■ **PASSAGE TO READ**
I'm a beginner of c and I'm not sure if I do it correctly.
char new_str[2000];
void ini(char a[]){
for (int i=0;i<2000;i++) {
a[i] = new_str[i];
}
}
int main(void)
{
char buf[2000];
ini(buf);//initialize buf
}
If I'm correct in this case, What if I change buf[2000] to buf[1000] or other number?
Thanks in advance.
if you want to find the size of the character array, you can use
sizeof(buf)/sizeof(buf[0])
Pass this value as the second argument to the ini() function.
So the code should be:
void ini(char a[], size_t size)
{
for (int i=0; i<size; i++)
{
a[i] = 0;
}
}
int main(void)
{
char buf[2000];
ini(buf, (sizeof(buf)/sizeof(buf[0]))); //initialize buf
}
This code will initialize the array to 0, irrespective of the array size.
So if you want to init all the value to 0 you can directly initialize it:
char buf[2000] = {0};
you can't do it directly in your init function. But if you change your function ini to
#include <string.h>
void ini(char *a, size_t size){
memset(a, 0, size);
}
You are using the concept of global variables here. They are initialized to 0, So you can use it like this.

■ **GIVEN REQUEST**
Please continue the forum thread about initializing a C character array, picking up after its last sentence. The lines after this text come from a different source.

■ **DATA EXCERPT**
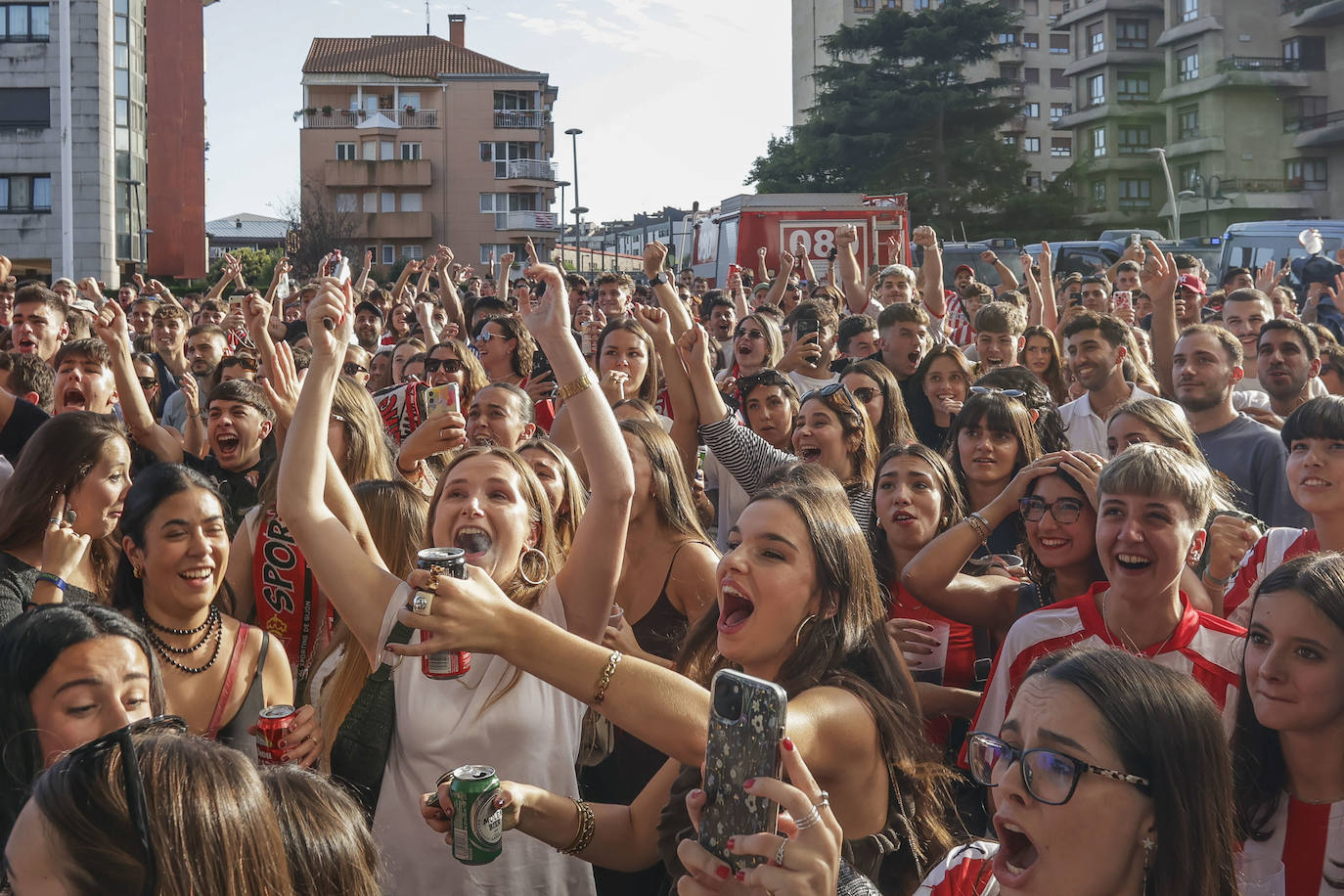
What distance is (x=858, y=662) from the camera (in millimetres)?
3104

■ **SOLVED EXERCISE**
You are correct in this case except if you change buf[2000] to buf[1000] then you have to make some changes like this :
for (int i = 0 ; i < 1000; i++) {// change i<2000 to i<1000 otherwise you may get a segmentation fault error
a[i] = new_str[i];
}
And yes, while dealing with passing arrays to a function you have to pass its size as described in other answers .:)
NOTE-- You are not initializing array with the ini function , You are actually assigning values to the array buf, and this answer is according to that. If you want to initialize the array then other answers are according well enough , otherwise make one more change if you are mistaken with initialization to assignment .
Comment in your main i.e,
ini(buf);// assign buf
My answer is according to that , if that is what you want to do :)